Worries about inflation, energy costs rise after Italy joins SWIFT expulsion of Russia
ROME, March 4 (Xinhua) -- Italy's decision to join some other countries to remove selected Russian banks from SWIFT, the payment system used for most international financial transactions, could lead to higher inflation and energy costs in the country, analysts have said.
Prices pushed higher in part by circumstances in Ukraine could slow Italy's economic recovery, the Observatory on Italian Public Accounts said last week.
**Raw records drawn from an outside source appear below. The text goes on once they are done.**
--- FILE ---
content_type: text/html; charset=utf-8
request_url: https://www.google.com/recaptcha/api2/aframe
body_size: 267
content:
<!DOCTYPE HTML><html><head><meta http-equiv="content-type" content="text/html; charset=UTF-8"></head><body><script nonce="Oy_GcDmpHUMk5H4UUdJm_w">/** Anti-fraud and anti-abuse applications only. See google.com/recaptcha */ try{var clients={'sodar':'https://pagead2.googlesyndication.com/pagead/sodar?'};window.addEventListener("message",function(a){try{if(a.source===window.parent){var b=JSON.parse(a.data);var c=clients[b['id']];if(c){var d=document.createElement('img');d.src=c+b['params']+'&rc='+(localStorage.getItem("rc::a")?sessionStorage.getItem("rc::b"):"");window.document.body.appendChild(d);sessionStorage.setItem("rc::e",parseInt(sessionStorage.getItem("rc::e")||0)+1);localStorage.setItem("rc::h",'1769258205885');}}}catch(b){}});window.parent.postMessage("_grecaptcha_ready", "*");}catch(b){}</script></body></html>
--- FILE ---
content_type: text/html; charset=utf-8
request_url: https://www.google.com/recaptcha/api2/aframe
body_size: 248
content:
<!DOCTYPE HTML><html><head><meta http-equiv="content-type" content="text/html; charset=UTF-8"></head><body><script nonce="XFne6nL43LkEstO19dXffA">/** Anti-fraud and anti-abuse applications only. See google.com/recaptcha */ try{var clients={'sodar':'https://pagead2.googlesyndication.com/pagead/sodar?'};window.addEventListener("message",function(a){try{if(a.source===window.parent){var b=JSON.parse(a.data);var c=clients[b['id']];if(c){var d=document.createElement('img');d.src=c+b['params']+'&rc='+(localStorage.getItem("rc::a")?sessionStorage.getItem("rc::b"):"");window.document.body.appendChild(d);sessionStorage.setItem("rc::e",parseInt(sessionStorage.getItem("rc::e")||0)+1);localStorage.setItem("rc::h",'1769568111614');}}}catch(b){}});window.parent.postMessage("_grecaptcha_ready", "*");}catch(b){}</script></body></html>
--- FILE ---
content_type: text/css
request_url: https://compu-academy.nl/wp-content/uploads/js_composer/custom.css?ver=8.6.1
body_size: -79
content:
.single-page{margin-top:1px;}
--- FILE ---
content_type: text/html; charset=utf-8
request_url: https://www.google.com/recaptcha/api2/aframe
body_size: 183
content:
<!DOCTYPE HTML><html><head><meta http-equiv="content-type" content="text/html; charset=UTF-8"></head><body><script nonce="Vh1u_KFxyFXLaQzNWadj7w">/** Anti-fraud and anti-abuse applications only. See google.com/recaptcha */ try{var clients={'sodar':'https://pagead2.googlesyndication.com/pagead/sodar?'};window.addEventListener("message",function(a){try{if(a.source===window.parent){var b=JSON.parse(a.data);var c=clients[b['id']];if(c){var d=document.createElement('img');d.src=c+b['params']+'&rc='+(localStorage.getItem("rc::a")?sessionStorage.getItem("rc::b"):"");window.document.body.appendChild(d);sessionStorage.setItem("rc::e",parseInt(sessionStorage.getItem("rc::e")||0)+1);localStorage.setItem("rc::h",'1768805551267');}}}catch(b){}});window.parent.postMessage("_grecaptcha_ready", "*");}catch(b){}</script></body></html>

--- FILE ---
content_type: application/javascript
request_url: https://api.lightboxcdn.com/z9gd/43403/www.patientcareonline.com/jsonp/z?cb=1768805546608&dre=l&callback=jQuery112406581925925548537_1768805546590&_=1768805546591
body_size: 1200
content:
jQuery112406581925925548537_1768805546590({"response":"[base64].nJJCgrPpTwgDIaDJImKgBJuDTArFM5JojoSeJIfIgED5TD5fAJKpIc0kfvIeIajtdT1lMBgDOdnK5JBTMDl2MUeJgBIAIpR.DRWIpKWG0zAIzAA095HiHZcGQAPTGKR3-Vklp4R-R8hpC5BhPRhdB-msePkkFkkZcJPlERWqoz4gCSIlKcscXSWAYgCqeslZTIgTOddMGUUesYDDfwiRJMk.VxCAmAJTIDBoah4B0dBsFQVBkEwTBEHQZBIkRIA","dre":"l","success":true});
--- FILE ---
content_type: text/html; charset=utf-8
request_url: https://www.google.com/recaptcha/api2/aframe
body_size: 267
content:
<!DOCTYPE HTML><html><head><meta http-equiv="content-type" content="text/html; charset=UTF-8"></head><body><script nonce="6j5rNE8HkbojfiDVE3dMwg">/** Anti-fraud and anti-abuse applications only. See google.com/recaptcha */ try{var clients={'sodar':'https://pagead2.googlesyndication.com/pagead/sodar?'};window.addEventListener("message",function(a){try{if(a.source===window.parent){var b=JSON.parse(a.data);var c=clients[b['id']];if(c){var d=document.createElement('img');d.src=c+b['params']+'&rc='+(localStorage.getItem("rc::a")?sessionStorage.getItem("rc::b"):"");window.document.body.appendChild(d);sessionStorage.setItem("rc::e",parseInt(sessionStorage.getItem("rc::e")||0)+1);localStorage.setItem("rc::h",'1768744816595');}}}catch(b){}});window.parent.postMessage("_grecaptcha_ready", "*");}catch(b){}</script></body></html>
Fears of rising prices have become front page news in Italy. According to Italian financial newspaper Il Sole 24 Ore, the "perceived" inflation rate in the country is higher than the actual one -- 6.4 percent compared to 4.8 percent -- and this had direct ties to the situation in Ukraine.
Meanwhile, Italy's consumer confidence continued to fall in February. According to data from the country's National Statistics Institute, the consumer confidence index dropped from 117.7 in December to 114.2 in January, and further to 112.4 in February.
Both business and consumer confidence remained high in the final months of 2021 despite uncertainty tied to the latest wave of the COVID-19 pandemic.
According to a joint statement released Saturday, the United States, the European Commission, France, Germany, Italy, Britain and Canada are supporting the expulsion of "selected Russian banks" from SWIFT "within the coming days," so as to "further isolate Russia from the international financial system" and their economies.
Also on Saturday, Italian Prime Minister Mario Draghi's office released a statement saying Draghi "reaffirmed to (Ukrainian) President (Volodymyr) Zelensky that Italy fully supports the EU's line on sanctions against Russia, including those regarding SWIFT, and shall continue to do so."
But Italy, according to analysts, had sent mixed signals over Russia before this. For example, it was hesitant about endorsing the SWIFT expulsion at first.
"Early in the crisis, Italy blocked some strong sanctions against Russia, partially in hope the situation would not escalate and partially out of the need for trade with Russia, especially for gas," Gian Franco Gallo, a political affairs analyst with ABS Securities in Milan, told Xinhua.
SWIFT is a Belgium-headquartered global provider of secure financial messaging services. It was formed in 1973 by 239 banks from 15 countries to solve the problem of cross-border payments communication.
More than 11,000 financial institutions are now using SWIFT for their financial transactions, including around 300 from Russia.
Analysts said that while the impact of the SWIFT expulsion on Russian banks is already being felt, the Italian banking system is also likely to see minor impacts stemming from such sanctions.
"We're already seeing the first impact on Russian banks, which is long lines at Russian banks and customers who can't even manage to exchange the ruble currency into small amounts like 10 or 20 U.S. dollars or euros," Eugenio Pinto, a professor of Business Administration from the Faculty of Economics at Rome's LUISS University, told Xinhua.
"Some Russian banks will remain connected, presumably to limit the impact on regular Russians and to allow for payment for gas sales," Pinto said.
Draghi said Tuesday that 95 percent of the natural gas Italy uses comes from imports, with more than 40 percent of such imports coming from Russia.
Given Italy's heavy reliance on energy imports from Russia, analysts believed that the country's payment for gas could be greater in the future.